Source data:
· · · ·

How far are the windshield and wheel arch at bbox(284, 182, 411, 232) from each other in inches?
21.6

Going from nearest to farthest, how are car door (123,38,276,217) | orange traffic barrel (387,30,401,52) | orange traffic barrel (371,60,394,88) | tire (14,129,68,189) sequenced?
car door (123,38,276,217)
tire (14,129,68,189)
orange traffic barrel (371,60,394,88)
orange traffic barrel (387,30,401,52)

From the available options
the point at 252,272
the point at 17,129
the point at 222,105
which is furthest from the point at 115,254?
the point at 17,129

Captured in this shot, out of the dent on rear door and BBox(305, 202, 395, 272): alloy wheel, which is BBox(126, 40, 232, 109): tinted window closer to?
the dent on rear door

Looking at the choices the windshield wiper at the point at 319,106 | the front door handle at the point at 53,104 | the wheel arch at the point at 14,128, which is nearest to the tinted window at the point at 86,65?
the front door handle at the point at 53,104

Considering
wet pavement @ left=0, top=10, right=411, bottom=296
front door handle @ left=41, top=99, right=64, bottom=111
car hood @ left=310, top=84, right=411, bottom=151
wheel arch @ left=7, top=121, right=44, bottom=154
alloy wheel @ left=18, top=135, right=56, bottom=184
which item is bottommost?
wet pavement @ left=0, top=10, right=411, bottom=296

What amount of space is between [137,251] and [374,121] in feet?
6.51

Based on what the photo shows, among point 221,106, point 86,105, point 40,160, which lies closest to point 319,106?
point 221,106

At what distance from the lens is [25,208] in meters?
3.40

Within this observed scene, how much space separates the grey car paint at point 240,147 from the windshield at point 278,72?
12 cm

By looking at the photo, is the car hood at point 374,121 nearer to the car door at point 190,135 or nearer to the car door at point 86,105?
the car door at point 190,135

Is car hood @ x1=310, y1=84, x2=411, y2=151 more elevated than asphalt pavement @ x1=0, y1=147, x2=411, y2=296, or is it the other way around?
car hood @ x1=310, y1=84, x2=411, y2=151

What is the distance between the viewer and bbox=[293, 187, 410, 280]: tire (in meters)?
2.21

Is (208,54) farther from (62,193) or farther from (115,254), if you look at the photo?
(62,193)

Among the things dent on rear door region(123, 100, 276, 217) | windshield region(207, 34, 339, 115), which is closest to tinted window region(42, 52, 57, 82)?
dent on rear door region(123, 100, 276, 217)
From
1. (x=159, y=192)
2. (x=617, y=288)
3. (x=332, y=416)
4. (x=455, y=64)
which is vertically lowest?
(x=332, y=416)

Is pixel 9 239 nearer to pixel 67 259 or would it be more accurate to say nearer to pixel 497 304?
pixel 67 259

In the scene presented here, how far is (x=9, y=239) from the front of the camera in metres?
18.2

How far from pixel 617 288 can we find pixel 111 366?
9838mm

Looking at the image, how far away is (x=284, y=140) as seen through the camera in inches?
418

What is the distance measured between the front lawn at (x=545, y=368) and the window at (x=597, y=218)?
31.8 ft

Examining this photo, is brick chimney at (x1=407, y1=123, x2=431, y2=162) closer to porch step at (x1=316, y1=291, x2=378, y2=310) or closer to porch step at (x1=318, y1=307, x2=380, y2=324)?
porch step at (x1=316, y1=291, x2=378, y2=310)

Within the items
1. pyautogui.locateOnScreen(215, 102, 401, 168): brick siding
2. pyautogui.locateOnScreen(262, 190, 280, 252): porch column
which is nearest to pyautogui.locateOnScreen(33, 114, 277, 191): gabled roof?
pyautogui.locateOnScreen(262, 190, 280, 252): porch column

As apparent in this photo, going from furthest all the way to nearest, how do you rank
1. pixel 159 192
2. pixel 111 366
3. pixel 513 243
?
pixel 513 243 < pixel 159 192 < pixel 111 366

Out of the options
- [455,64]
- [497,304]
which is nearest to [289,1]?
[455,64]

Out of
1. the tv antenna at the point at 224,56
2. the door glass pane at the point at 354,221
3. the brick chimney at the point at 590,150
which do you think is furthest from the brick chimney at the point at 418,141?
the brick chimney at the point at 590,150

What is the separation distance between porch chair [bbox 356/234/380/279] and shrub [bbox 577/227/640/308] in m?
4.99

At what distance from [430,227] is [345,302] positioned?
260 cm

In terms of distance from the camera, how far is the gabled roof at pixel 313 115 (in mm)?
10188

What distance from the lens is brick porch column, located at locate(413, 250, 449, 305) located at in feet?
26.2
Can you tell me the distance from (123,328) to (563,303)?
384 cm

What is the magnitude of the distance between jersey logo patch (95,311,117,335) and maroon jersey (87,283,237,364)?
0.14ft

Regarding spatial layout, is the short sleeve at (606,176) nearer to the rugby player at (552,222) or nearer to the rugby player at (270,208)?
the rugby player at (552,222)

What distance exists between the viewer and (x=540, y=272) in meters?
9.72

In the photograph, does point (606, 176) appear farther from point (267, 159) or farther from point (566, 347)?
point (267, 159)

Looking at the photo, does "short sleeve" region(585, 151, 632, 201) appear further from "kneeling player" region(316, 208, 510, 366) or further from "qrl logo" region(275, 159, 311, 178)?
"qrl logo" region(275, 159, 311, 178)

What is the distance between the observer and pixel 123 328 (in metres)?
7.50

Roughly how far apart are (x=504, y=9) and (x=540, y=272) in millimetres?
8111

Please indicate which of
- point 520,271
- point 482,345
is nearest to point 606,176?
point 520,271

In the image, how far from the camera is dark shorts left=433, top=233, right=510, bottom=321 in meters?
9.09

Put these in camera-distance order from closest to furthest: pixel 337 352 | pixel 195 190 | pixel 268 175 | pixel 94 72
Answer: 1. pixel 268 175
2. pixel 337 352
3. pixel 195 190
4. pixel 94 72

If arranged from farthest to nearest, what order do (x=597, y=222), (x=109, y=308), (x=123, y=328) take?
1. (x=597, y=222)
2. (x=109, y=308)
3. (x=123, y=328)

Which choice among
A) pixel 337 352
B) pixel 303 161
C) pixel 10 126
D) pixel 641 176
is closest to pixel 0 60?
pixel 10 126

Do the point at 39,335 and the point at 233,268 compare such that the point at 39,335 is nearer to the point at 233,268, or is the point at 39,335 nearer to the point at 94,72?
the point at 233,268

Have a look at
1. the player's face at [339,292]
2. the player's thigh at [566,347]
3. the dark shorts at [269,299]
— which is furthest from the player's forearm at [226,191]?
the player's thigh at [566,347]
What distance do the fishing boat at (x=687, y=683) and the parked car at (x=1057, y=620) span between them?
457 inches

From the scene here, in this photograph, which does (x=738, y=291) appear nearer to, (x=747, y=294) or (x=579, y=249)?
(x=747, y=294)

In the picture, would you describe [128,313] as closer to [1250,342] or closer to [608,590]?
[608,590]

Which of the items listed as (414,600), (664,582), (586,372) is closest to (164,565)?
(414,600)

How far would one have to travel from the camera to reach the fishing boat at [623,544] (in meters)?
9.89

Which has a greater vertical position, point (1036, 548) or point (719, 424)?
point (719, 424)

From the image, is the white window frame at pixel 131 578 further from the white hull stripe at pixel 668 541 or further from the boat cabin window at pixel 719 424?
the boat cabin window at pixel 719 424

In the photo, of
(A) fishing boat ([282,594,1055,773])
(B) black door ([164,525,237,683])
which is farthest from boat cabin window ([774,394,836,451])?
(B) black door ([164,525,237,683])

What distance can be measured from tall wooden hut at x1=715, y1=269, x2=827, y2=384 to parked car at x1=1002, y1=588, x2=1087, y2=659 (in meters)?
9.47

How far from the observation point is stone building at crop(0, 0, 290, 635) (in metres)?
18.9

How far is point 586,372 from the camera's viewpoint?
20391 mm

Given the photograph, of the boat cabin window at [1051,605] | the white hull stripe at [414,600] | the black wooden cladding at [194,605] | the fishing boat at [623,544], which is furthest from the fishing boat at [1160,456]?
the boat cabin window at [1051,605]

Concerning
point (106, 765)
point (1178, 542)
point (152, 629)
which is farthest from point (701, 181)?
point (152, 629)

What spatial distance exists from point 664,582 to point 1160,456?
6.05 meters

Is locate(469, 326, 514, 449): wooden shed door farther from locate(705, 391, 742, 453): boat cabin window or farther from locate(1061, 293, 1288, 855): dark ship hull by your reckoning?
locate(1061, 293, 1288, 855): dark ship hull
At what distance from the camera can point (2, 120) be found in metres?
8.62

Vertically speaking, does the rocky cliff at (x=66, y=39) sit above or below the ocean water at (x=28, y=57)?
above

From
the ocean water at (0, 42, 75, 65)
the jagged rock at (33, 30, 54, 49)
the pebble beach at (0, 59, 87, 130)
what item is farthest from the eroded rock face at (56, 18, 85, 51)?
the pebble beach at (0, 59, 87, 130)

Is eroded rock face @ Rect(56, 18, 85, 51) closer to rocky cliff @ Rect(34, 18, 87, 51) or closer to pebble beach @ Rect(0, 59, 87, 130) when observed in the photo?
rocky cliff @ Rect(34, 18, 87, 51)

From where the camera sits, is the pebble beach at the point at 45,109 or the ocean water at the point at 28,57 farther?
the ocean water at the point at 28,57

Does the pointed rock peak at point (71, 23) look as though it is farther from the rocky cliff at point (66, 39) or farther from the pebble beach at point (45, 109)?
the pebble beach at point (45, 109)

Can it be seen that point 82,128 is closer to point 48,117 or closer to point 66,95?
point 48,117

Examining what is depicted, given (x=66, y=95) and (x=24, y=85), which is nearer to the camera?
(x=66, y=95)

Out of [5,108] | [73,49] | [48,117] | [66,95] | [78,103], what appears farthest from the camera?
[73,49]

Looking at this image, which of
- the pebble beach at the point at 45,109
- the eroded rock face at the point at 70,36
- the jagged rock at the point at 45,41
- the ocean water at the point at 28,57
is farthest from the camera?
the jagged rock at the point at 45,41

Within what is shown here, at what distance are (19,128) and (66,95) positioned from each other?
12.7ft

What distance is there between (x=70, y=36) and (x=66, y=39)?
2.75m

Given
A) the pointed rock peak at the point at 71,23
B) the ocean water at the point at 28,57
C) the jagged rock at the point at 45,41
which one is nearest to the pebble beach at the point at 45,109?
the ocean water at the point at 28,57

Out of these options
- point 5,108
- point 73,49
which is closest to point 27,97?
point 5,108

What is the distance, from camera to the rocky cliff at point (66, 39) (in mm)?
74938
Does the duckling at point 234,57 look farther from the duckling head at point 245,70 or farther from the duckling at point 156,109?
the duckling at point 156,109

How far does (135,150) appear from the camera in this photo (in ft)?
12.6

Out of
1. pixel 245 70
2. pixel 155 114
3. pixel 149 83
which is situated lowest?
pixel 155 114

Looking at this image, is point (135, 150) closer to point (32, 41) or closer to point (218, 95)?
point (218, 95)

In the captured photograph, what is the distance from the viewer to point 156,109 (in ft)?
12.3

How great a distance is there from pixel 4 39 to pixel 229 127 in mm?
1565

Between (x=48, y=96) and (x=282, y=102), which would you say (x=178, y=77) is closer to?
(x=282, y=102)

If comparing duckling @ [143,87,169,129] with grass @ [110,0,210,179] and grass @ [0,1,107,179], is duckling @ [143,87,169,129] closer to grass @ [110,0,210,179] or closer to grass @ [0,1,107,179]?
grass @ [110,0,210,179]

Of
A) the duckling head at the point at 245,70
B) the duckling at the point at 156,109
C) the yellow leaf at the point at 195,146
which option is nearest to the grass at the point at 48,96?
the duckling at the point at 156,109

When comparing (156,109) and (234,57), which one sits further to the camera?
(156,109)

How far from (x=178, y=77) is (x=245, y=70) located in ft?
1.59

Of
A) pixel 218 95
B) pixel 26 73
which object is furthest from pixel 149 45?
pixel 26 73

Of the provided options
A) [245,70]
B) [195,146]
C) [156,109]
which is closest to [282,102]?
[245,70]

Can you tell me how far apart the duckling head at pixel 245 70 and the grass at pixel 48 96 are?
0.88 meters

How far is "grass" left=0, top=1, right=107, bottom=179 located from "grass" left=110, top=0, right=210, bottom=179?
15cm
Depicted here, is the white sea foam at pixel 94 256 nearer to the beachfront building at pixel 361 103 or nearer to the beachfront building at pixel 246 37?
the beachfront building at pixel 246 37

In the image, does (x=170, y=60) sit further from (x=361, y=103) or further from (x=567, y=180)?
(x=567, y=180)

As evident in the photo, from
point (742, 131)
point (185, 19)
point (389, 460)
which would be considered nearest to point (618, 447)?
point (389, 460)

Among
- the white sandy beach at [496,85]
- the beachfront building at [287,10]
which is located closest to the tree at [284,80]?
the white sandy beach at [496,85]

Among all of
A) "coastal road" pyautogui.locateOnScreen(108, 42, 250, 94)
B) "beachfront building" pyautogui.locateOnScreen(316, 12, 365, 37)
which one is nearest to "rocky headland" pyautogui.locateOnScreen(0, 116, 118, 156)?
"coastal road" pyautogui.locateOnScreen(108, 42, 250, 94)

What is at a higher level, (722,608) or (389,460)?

· · · ·

▶ _Work to do_:
Reproduce verbatim the lines of the source data from the line containing "Please indicate which of" through the line containing "3. (x=123, y=328)", including both of those lines.

▶ _Correct answer_:
Please indicate which of
- point 520,271
- point 482,345
is nearest to point 606,176?
point 520,271

In the image, how far from the camera is dark shorts left=433, top=233, right=510, bottom=321 in meters?
9.09

Put these in camera-distance order from closest to furthest: pixel 337 352 | pixel 195 190 | pixel 268 175 | pixel 94 72
Answer: 1. pixel 268 175
2. pixel 337 352
3. pixel 195 190
4. pixel 94 72

If arranged from farthest to nearest, what order do (x=597, y=222), (x=109, y=308), (x=123, y=328) take?
1. (x=597, y=222)
2. (x=109, y=308)
3. (x=123, y=328)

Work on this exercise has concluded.